● Entries shown
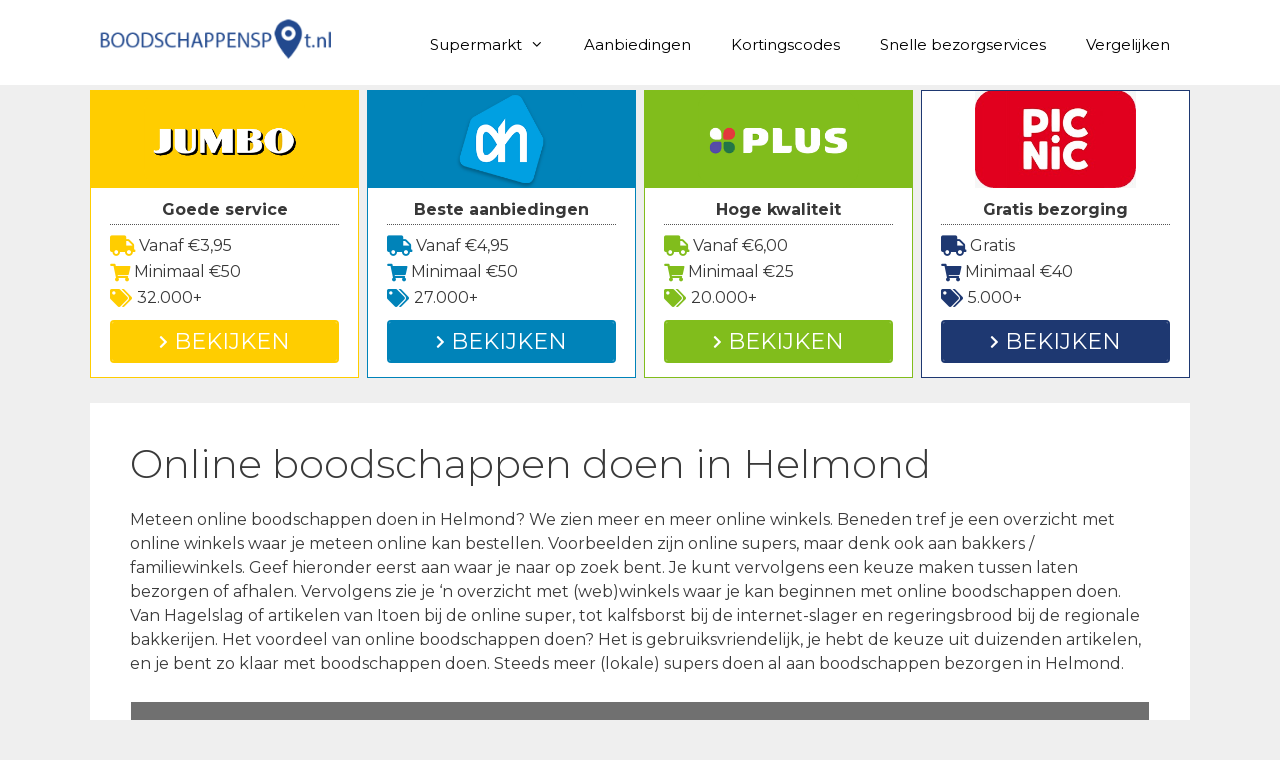

--- FILE ---
content_type: text/css; charset=utf-8
request_url: https://www.boodschappenspot.nl/wp-content/cache/min/1/wp-content/uploads/js_composer/custom.css?ver=1740994741
body_size: -27
content:
.vc_custom_1496409744006{margin-top:-100px!important;border-top-width:-100px!important}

● Exercise
Copy, without any change, the lines from the one that contains "body_size: -27" to the final line of the entries above.

● Solution to this task
body_size: -27
content:
.vc_custom_1496409744006{margin-top:-100px!important;border-top-width:-100px!important}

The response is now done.